Provorov Plays Over 25 % of His Minutes with Justin Braun (Loss)
Mercifully, Provorov was paired with Braun for just 76 minutes this season, less than 10% of Provorov’s time on ice. Braun, characterized as an elite defender by former Flyers’ GM Chuck Fletcher, only averaged 15 minutes a night in 51 games, spending the bulk of his ice time with Travis Sanheim and Nick Seeler. Braun posted the familiar middle of the road stats that defined his time in Philadelphia and retired at the season’s end.
It was clear that Braun was a boat anchor that Provorov was dragging around on ice, unfortunately Provorov failed to find any chemistry with any partner this season. We will see if the change of scenary will change his luck.
Tony DeAngelo Leads the Flyers Defensemen in Scoring (Win)
Despite whatever questions there may be about Tony DeAngelo, he can fill a stat sheet without a doubt. He lead the team’s defensemen with 42 points, in only 70 games, eclipsing second leading defensive scorer Provorov by 15 points. If DeAngelo is paired with the right player, he can produce. After his release, it is clear he will not be producing in Philly
Carter Hart’s Numbers improve Again (Win)
Hart played more games, collected more wins, had a higher save percentage and lower GAA on a team that had only one effective defensive pairing. The team’s forwards did a better job in front of Hart, and the goalie was able to play with a bit more confidence, playing further out from the net where he can most effectively shut down angles. There are many areas of concern on this team, but goaltending is not one of them.
Sean Couturier plays less than 60 Games (Win)

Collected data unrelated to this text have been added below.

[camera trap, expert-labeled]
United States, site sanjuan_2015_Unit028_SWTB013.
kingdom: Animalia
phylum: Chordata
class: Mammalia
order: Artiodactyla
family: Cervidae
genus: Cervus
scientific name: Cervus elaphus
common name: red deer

As bad as things were for the Flyers last year, outside of his massive extension, things were worse for Couturier. The center was unable to suit up for a single game. Missing a player of Couturier’s stature for the season certainly diminished the team’s chances, but his health remains an open concern this year. At this point it is fair to wonder not only how effective he will be, but just how many shifts the Selke winner has left in his career.
Ryan Ellis Plays Less than 41 Games (Win)

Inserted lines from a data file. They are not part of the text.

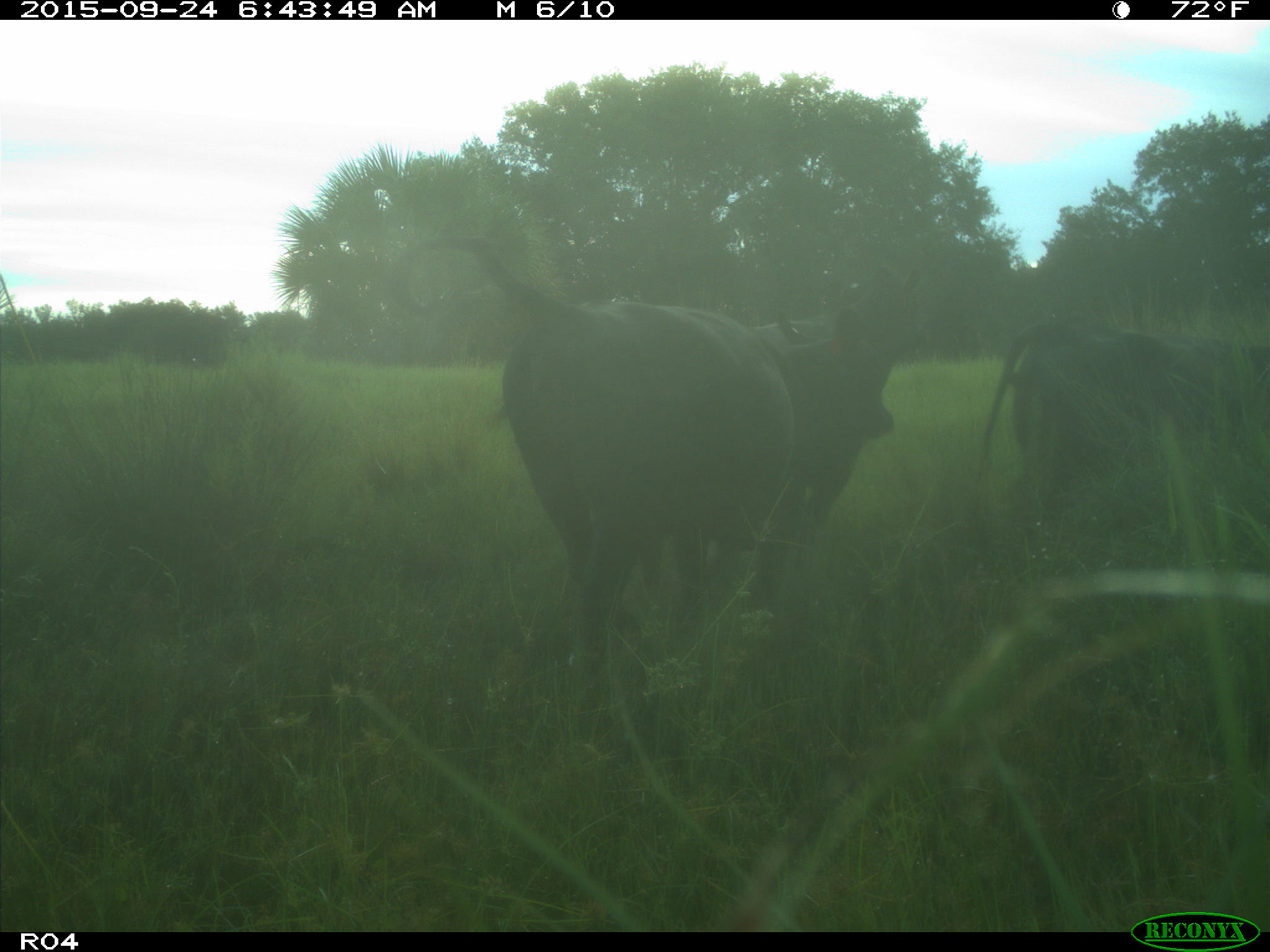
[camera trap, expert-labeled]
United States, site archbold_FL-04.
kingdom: Animalia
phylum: Chordata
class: Mammalia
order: Artiodactyla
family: Bovidae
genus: Bos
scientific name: Bos taurus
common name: domestic cow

Ellis, like Couturier, failed to dress for a single game. His absence, while probably just as damaging, was far less surprising for the team and fans. No one is counting on any contribution from Ellis this season, and if he did see the ice it would a huge surprise. At this point it looks like Ellis may be best used as a place holder to get a team above the league mandated salary cap minimum. Ellis is under contract until 2027.
Ronnie Attard plays less than 41 games (Win)
Attard was a late season call up after the DeAngelo blow up, and played in only two games. Attard did have solid numbers with the Phantoms, however he is now 24 years old, overaged as a NHL prospect. To put it in perspective, the recently traded Ivan Provorov is 26 and Yegor Zamula is 23.
Given the nature of last season , it is surprising that Attard did not get a longer look, with players like Justin Braun and Nick Seeler suiting up regularly. It looks like Attard is running out of runway to establish himself as a bottom pair or seventh defensemen, this season may be his last, best chance to earn an NHL slot.
Zamula Earns Spot with The Big Club (Loss)
Between injuries and the Tortorella dog house, Zamula failed to lock down a regular spot on defense. He has the size and mobility to be an NHL defender, but has failed to put it together in a way to make him undeniable. It should be an interesting camp for Zamula with less established veterans and more competition from other prospects. If I had advice for Zamula, it would be don’t take a shift or even a second off. Talent alone is not going to decide who plays.